Uważam, że sędzia nie zgodzi się na zwolnienie Mazura za kaucją. Istnieje bowiem ryzyko, że ucieknie on z USA, tak jak wyjechał z Polski zaraz po aresztowaniu i wypuszczeniu go w 2002 r. Zarzuty są bardzo poważne, więc można argumentować, że podejrzany stanowi zagrożenie dla społeczności - powiedział McNabb, który ma kancelarię w Waszyngtonie.
Mazur, na którym ciąży zarzut podżegania do zabójstwa byłego komendanta głównego policji generała Marka Papały, staje w Chicago przed sędzią federalnym Arlanderem Keysem, który ma rozpocząć proces ekstradycyjny po formalnej identyfikacji podejrzanego.
Zdaniem McNabba, obrońca Mazura podważy zasadność wniosku ekstradycyjnego, twierdząc, że nie jest on poparty wystarczającymi dowodami.
Spodziewam się też, że obrona będzie argumentować, że wniosek jest motywowany politycznie.

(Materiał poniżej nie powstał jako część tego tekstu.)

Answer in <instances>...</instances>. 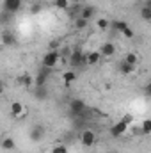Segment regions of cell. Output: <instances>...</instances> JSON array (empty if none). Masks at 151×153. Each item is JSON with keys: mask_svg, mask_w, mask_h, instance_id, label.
Wrapping results in <instances>:
<instances>
[{"mask_svg": "<svg viewBox=\"0 0 151 153\" xmlns=\"http://www.w3.org/2000/svg\"><path fill=\"white\" fill-rule=\"evenodd\" d=\"M2 150H5V152H11V150H14L16 148V143H14V139L13 137H5V139H2Z\"/></svg>", "mask_w": 151, "mask_h": 153, "instance_id": "obj_12", "label": "cell"}, {"mask_svg": "<svg viewBox=\"0 0 151 153\" xmlns=\"http://www.w3.org/2000/svg\"><path fill=\"white\" fill-rule=\"evenodd\" d=\"M101 61V55H100V52H89V53H85V64H91V66H94V64H98Z\"/></svg>", "mask_w": 151, "mask_h": 153, "instance_id": "obj_9", "label": "cell"}, {"mask_svg": "<svg viewBox=\"0 0 151 153\" xmlns=\"http://www.w3.org/2000/svg\"><path fill=\"white\" fill-rule=\"evenodd\" d=\"M114 53H115L114 43H103V45L100 46V55H101V57H112Z\"/></svg>", "mask_w": 151, "mask_h": 153, "instance_id": "obj_7", "label": "cell"}, {"mask_svg": "<svg viewBox=\"0 0 151 153\" xmlns=\"http://www.w3.org/2000/svg\"><path fill=\"white\" fill-rule=\"evenodd\" d=\"M4 89H5V85H4V82H2V80H0V94H2V93H4Z\"/></svg>", "mask_w": 151, "mask_h": 153, "instance_id": "obj_28", "label": "cell"}, {"mask_svg": "<svg viewBox=\"0 0 151 153\" xmlns=\"http://www.w3.org/2000/svg\"><path fill=\"white\" fill-rule=\"evenodd\" d=\"M21 7V0H5V11L7 13H16Z\"/></svg>", "mask_w": 151, "mask_h": 153, "instance_id": "obj_11", "label": "cell"}, {"mask_svg": "<svg viewBox=\"0 0 151 153\" xmlns=\"http://www.w3.org/2000/svg\"><path fill=\"white\" fill-rule=\"evenodd\" d=\"M0 45H2V36H0Z\"/></svg>", "mask_w": 151, "mask_h": 153, "instance_id": "obj_29", "label": "cell"}, {"mask_svg": "<svg viewBox=\"0 0 151 153\" xmlns=\"http://www.w3.org/2000/svg\"><path fill=\"white\" fill-rule=\"evenodd\" d=\"M123 123H126V125H130L132 121H133V116H130V114H124L123 116V119H121Z\"/></svg>", "mask_w": 151, "mask_h": 153, "instance_id": "obj_27", "label": "cell"}, {"mask_svg": "<svg viewBox=\"0 0 151 153\" xmlns=\"http://www.w3.org/2000/svg\"><path fill=\"white\" fill-rule=\"evenodd\" d=\"M70 0H55V7L57 9H68Z\"/></svg>", "mask_w": 151, "mask_h": 153, "instance_id": "obj_24", "label": "cell"}, {"mask_svg": "<svg viewBox=\"0 0 151 153\" xmlns=\"http://www.w3.org/2000/svg\"><path fill=\"white\" fill-rule=\"evenodd\" d=\"M93 14H94V7H91V5L80 9V18H84V20H87V22L93 18Z\"/></svg>", "mask_w": 151, "mask_h": 153, "instance_id": "obj_13", "label": "cell"}, {"mask_svg": "<svg viewBox=\"0 0 151 153\" xmlns=\"http://www.w3.org/2000/svg\"><path fill=\"white\" fill-rule=\"evenodd\" d=\"M75 27H76V29H80V30H82V29H85V27H87V20H84V18H80V16H78V18L75 20Z\"/></svg>", "mask_w": 151, "mask_h": 153, "instance_id": "obj_21", "label": "cell"}, {"mask_svg": "<svg viewBox=\"0 0 151 153\" xmlns=\"http://www.w3.org/2000/svg\"><path fill=\"white\" fill-rule=\"evenodd\" d=\"M94 143H96V134L93 130H84L80 134V144L84 148H91V146H94Z\"/></svg>", "mask_w": 151, "mask_h": 153, "instance_id": "obj_2", "label": "cell"}, {"mask_svg": "<svg viewBox=\"0 0 151 153\" xmlns=\"http://www.w3.org/2000/svg\"><path fill=\"white\" fill-rule=\"evenodd\" d=\"M141 18H142L144 22H151V7L144 5V7L141 9Z\"/></svg>", "mask_w": 151, "mask_h": 153, "instance_id": "obj_18", "label": "cell"}, {"mask_svg": "<svg viewBox=\"0 0 151 153\" xmlns=\"http://www.w3.org/2000/svg\"><path fill=\"white\" fill-rule=\"evenodd\" d=\"M126 27H128V23H126V22H123V20L114 22V29H115V30H119V32H121L123 29H126Z\"/></svg>", "mask_w": 151, "mask_h": 153, "instance_id": "obj_22", "label": "cell"}, {"mask_svg": "<svg viewBox=\"0 0 151 153\" xmlns=\"http://www.w3.org/2000/svg\"><path fill=\"white\" fill-rule=\"evenodd\" d=\"M135 68H137V66L126 64L124 61H121V64H119V70H121V73H123V75H132V73L135 71Z\"/></svg>", "mask_w": 151, "mask_h": 153, "instance_id": "obj_15", "label": "cell"}, {"mask_svg": "<svg viewBox=\"0 0 151 153\" xmlns=\"http://www.w3.org/2000/svg\"><path fill=\"white\" fill-rule=\"evenodd\" d=\"M114 153H115V152H114Z\"/></svg>", "mask_w": 151, "mask_h": 153, "instance_id": "obj_31", "label": "cell"}, {"mask_svg": "<svg viewBox=\"0 0 151 153\" xmlns=\"http://www.w3.org/2000/svg\"><path fill=\"white\" fill-rule=\"evenodd\" d=\"M126 64H132V66H137V62H139V55L135 53V52H128L126 55H124V59H123Z\"/></svg>", "mask_w": 151, "mask_h": 153, "instance_id": "obj_14", "label": "cell"}, {"mask_svg": "<svg viewBox=\"0 0 151 153\" xmlns=\"http://www.w3.org/2000/svg\"><path fill=\"white\" fill-rule=\"evenodd\" d=\"M20 82H21V84H23L25 87H30V85L34 84V76H32V75H29V73H27V75L20 76Z\"/></svg>", "mask_w": 151, "mask_h": 153, "instance_id": "obj_19", "label": "cell"}, {"mask_svg": "<svg viewBox=\"0 0 151 153\" xmlns=\"http://www.w3.org/2000/svg\"><path fill=\"white\" fill-rule=\"evenodd\" d=\"M36 96L38 98H46V89L44 87H36Z\"/></svg>", "mask_w": 151, "mask_h": 153, "instance_id": "obj_26", "label": "cell"}, {"mask_svg": "<svg viewBox=\"0 0 151 153\" xmlns=\"http://www.w3.org/2000/svg\"><path fill=\"white\" fill-rule=\"evenodd\" d=\"M141 130H142V134H144V135H148V134H150V132H151V119H144V121H142Z\"/></svg>", "mask_w": 151, "mask_h": 153, "instance_id": "obj_20", "label": "cell"}, {"mask_svg": "<svg viewBox=\"0 0 151 153\" xmlns=\"http://www.w3.org/2000/svg\"><path fill=\"white\" fill-rule=\"evenodd\" d=\"M9 112L11 116L14 117V119H21V117H25V105L21 103V102H13L11 103V107H9Z\"/></svg>", "mask_w": 151, "mask_h": 153, "instance_id": "obj_3", "label": "cell"}, {"mask_svg": "<svg viewBox=\"0 0 151 153\" xmlns=\"http://www.w3.org/2000/svg\"><path fill=\"white\" fill-rule=\"evenodd\" d=\"M68 62L73 66V68H78V66H84L85 64V53H82V52H71V55H70V59H68Z\"/></svg>", "mask_w": 151, "mask_h": 153, "instance_id": "obj_4", "label": "cell"}, {"mask_svg": "<svg viewBox=\"0 0 151 153\" xmlns=\"http://www.w3.org/2000/svg\"><path fill=\"white\" fill-rule=\"evenodd\" d=\"M96 25H98L100 30H107V29L110 27V20H107V18H98V20H96Z\"/></svg>", "mask_w": 151, "mask_h": 153, "instance_id": "obj_17", "label": "cell"}, {"mask_svg": "<svg viewBox=\"0 0 151 153\" xmlns=\"http://www.w3.org/2000/svg\"><path fill=\"white\" fill-rule=\"evenodd\" d=\"M59 59H61V55H59L57 50H48V52L43 55V66L53 70V68L59 64Z\"/></svg>", "mask_w": 151, "mask_h": 153, "instance_id": "obj_1", "label": "cell"}, {"mask_svg": "<svg viewBox=\"0 0 151 153\" xmlns=\"http://www.w3.org/2000/svg\"><path fill=\"white\" fill-rule=\"evenodd\" d=\"M62 80L66 82V84H70V82H75L76 80V73L73 70H70V71H64L62 73Z\"/></svg>", "mask_w": 151, "mask_h": 153, "instance_id": "obj_16", "label": "cell"}, {"mask_svg": "<svg viewBox=\"0 0 151 153\" xmlns=\"http://www.w3.org/2000/svg\"><path fill=\"white\" fill-rule=\"evenodd\" d=\"M84 109H85V103H84L80 98H73V100L70 102V111H71L75 116L82 114V112H84Z\"/></svg>", "mask_w": 151, "mask_h": 153, "instance_id": "obj_6", "label": "cell"}, {"mask_svg": "<svg viewBox=\"0 0 151 153\" xmlns=\"http://www.w3.org/2000/svg\"><path fill=\"white\" fill-rule=\"evenodd\" d=\"M50 153H68V148H66V144H59V146L52 148Z\"/></svg>", "mask_w": 151, "mask_h": 153, "instance_id": "obj_25", "label": "cell"}, {"mask_svg": "<svg viewBox=\"0 0 151 153\" xmlns=\"http://www.w3.org/2000/svg\"><path fill=\"white\" fill-rule=\"evenodd\" d=\"M126 130H128V125L123 123V121H117L115 125L110 126V135L112 137H121L123 134H126Z\"/></svg>", "mask_w": 151, "mask_h": 153, "instance_id": "obj_5", "label": "cell"}, {"mask_svg": "<svg viewBox=\"0 0 151 153\" xmlns=\"http://www.w3.org/2000/svg\"><path fill=\"white\" fill-rule=\"evenodd\" d=\"M121 34H123V36H124L126 39H133V36H135V32H133V30H132L130 27H126V29H123V30H121Z\"/></svg>", "mask_w": 151, "mask_h": 153, "instance_id": "obj_23", "label": "cell"}, {"mask_svg": "<svg viewBox=\"0 0 151 153\" xmlns=\"http://www.w3.org/2000/svg\"><path fill=\"white\" fill-rule=\"evenodd\" d=\"M0 36H2V45H4V46H13V45L16 43L14 34H13L11 30H4V32H0Z\"/></svg>", "mask_w": 151, "mask_h": 153, "instance_id": "obj_8", "label": "cell"}, {"mask_svg": "<svg viewBox=\"0 0 151 153\" xmlns=\"http://www.w3.org/2000/svg\"><path fill=\"white\" fill-rule=\"evenodd\" d=\"M43 137H44V128H43L41 125H39V126H34V128L30 130V139H32L34 143H36V141H41Z\"/></svg>", "mask_w": 151, "mask_h": 153, "instance_id": "obj_10", "label": "cell"}, {"mask_svg": "<svg viewBox=\"0 0 151 153\" xmlns=\"http://www.w3.org/2000/svg\"><path fill=\"white\" fill-rule=\"evenodd\" d=\"M141 2H146V0H141Z\"/></svg>", "mask_w": 151, "mask_h": 153, "instance_id": "obj_30", "label": "cell"}]
</instances>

Na pewno tak będzie, ale na ile to się okaże skuteczne, tego nie wiem - dodał.
Według McNabba, sprawa się przeciągnie, i to zarówno w wypadku orzeczenia przez sędziego zalecenia ekstradycji (formalną decyzję podejmuje sekretarz stanu USA), jak i decyzji negatywnej - że nie ma podstaw do wydania Polsce Mazura.
W pierwszym przypadku Mazur może się bowiem odwoływać do sądów wyższych instancji, z Sądem Najwyższym włącznie. W drugim - gdyby sędzia odmówił, Polska może się zwrócić o ekstradycję ponownie.